Following are the prepared remarks of Mississippi Press Association President and Neshoba Democrat Editor and Publisher Jim Prince at the close of his two-year term during the trade association's 148th annual meeting on Saturday, June 21, 2014, in Biloxi.

I'm grateful to the Lord for the many opportunities He has given, but I am particularly thankful for the privilege of serving these last two years as your President. To my family, I could not be more grateful. As y'all know, it's not always easy because you get the calls, e-mails and posts too.

The people of Prince Newspapers are just incredibly talented. And they've all seen to it that I've had the time to serve MPA. There's no more dedicated person in our profession than The Neshoba Democrat's Debbie Myers - and she's home this year battling breast cancer, but like a champ, as you might expect. In Madison, Michael and Catherine have a weeks-old son, Andrew. Some of our contest winners are back in Neshoba covering the 50th Anniversary of the civil rights murders. Fifty years ago tonight, three young men were murdered helping register blacks to vote. Those murders are a scourge, but it's important to remember so that we don't repeat the past.

But I want you to know - and for my staffers to know - how important they are and how much I appreciate their commitment, from the editors to the mailroom, where they take seriously the responsibility of getting the papers out on time.

It's also been a privilege to serve with one of the most accomplished Boards ever. I truly expect great things out of this bunch. There's not an executive director in the country who knows newspapers better than Layne Bruce. We are truly fortunate to have him in our midst. During my two terms, I've had the opportunity of getting to know our capable staff, Monica, Andria, David and Beth, better. Thank y'all for what you do and keeping the trains running on time.

When I was 10, I put out a newspaper on my dad's copier and that's one reason I'm standing up here today. This was of course before the Mac, so I cut letters out of the real newspaper for headlines and typed the copy on a typewriter and used a lot of white-out.

[Scene geometry reasoning data]

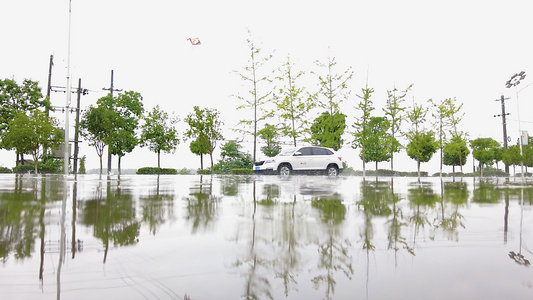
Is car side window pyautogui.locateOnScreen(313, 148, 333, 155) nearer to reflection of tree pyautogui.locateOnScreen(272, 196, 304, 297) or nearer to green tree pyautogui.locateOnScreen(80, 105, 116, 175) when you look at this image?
green tree pyautogui.locateOnScreen(80, 105, 116, 175)

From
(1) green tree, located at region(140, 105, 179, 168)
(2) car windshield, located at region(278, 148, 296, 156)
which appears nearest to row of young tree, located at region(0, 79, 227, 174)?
(1) green tree, located at region(140, 105, 179, 168)

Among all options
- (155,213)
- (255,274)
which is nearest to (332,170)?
(155,213)

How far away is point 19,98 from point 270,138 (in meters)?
25.8

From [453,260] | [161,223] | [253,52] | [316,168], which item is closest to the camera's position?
[453,260]

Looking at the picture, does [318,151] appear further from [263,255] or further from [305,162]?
[263,255]

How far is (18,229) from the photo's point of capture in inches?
139

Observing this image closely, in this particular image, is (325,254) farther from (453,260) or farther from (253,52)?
(253,52)

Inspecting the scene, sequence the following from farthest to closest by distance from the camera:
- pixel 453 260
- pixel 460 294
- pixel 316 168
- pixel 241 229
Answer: pixel 316 168, pixel 241 229, pixel 453 260, pixel 460 294

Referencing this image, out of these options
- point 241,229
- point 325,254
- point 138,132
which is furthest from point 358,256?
point 138,132

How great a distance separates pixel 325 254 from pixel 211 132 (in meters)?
29.8

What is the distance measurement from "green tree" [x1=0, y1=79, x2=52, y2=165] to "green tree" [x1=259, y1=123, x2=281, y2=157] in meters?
22.5

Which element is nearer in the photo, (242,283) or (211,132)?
(242,283)

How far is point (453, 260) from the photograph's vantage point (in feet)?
8.57

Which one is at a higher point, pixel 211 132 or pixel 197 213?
pixel 211 132
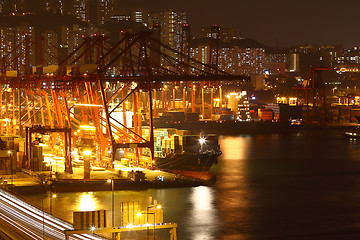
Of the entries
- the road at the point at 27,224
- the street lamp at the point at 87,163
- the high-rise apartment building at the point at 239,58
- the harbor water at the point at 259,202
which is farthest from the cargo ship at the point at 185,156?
the high-rise apartment building at the point at 239,58

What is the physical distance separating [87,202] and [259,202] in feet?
15.9

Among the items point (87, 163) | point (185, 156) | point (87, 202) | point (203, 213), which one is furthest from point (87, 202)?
point (185, 156)

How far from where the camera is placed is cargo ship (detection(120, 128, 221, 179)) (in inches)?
850

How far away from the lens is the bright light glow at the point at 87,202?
16500mm

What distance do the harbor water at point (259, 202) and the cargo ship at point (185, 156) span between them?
0.82 m

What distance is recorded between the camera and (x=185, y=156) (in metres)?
21.6

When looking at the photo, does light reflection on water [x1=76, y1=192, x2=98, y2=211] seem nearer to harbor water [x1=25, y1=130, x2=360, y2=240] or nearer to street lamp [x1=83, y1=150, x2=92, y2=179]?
harbor water [x1=25, y1=130, x2=360, y2=240]

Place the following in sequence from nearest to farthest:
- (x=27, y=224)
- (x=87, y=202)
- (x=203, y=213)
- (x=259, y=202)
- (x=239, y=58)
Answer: (x=27, y=224), (x=203, y=213), (x=87, y=202), (x=259, y=202), (x=239, y=58)

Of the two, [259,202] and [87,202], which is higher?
[87,202]

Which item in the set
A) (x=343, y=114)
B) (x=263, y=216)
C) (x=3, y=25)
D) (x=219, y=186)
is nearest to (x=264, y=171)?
(x=219, y=186)

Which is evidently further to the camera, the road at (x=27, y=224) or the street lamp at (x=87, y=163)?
the street lamp at (x=87, y=163)

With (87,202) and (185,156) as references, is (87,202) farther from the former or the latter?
(185,156)

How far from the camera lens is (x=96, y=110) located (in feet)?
71.7

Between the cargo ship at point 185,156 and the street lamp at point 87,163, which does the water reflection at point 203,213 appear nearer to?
the cargo ship at point 185,156
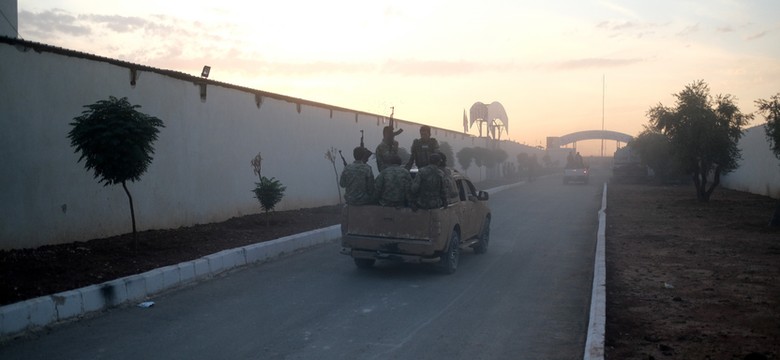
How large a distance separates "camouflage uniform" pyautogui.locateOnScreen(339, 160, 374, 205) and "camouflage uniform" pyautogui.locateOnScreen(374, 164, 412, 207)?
0.19 meters

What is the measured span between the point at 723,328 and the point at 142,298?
7401 millimetres

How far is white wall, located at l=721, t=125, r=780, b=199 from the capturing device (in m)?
29.6

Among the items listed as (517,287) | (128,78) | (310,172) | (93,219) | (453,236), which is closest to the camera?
(517,287)

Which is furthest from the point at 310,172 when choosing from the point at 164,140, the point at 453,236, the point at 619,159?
the point at 619,159

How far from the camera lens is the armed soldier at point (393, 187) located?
1030cm

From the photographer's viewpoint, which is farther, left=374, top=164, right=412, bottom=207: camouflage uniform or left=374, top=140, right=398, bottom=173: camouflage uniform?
left=374, top=140, right=398, bottom=173: camouflage uniform

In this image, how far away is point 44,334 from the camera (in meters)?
6.91

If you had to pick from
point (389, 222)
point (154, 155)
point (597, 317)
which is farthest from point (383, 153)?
point (597, 317)

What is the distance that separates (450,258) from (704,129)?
20734 mm

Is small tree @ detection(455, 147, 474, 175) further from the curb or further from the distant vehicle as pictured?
the curb

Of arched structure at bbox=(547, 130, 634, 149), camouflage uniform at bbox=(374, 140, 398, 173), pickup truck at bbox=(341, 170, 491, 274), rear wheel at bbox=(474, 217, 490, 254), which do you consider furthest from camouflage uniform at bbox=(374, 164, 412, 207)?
arched structure at bbox=(547, 130, 634, 149)

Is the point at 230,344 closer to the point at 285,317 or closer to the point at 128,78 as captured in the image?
the point at 285,317

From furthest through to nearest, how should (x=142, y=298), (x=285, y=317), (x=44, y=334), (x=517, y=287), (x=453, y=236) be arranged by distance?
(x=453, y=236)
(x=517, y=287)
(x=142, y=298)
(x=285, y=317)
(x=44, y=334)

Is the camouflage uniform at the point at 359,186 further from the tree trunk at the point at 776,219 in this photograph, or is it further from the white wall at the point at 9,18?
the tree trunk at the point at 776,219
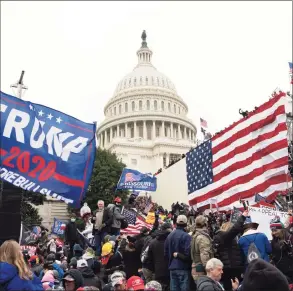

STUDY QUESTIONS —
- a) According to the remarks, how old was the speaker when putting out a newspaper on a dad's copier?
- b) Repeat the portion of the remarks starting at "It's also been" and ending at "lot of white-out.".

ANSWERS TO THE PROBLEMS —
- a) The speaker was 10 years old.

- b)
It's also been a privilege to serve with one of the most accomplished Boards ever. I truly expect great things out of this bunch. There's not an executive director in the country who knows newspapers better than Layne Bruce. We are truly fortunate to have him in our midst. During my two terms, I've had the opportunity of getting to know our capable staff, Monica, Andria, David and Beth, better. Thank y'all for what you do and keeping the trains running on time.

When I was 10, I put out a newspaper on my dad's copier and that's one reason I'm standing up here today. This was of course before the Mac, so I cut letters out of the real newspaper for headlines and typed the copy on a typewriter and used a lot of white-out.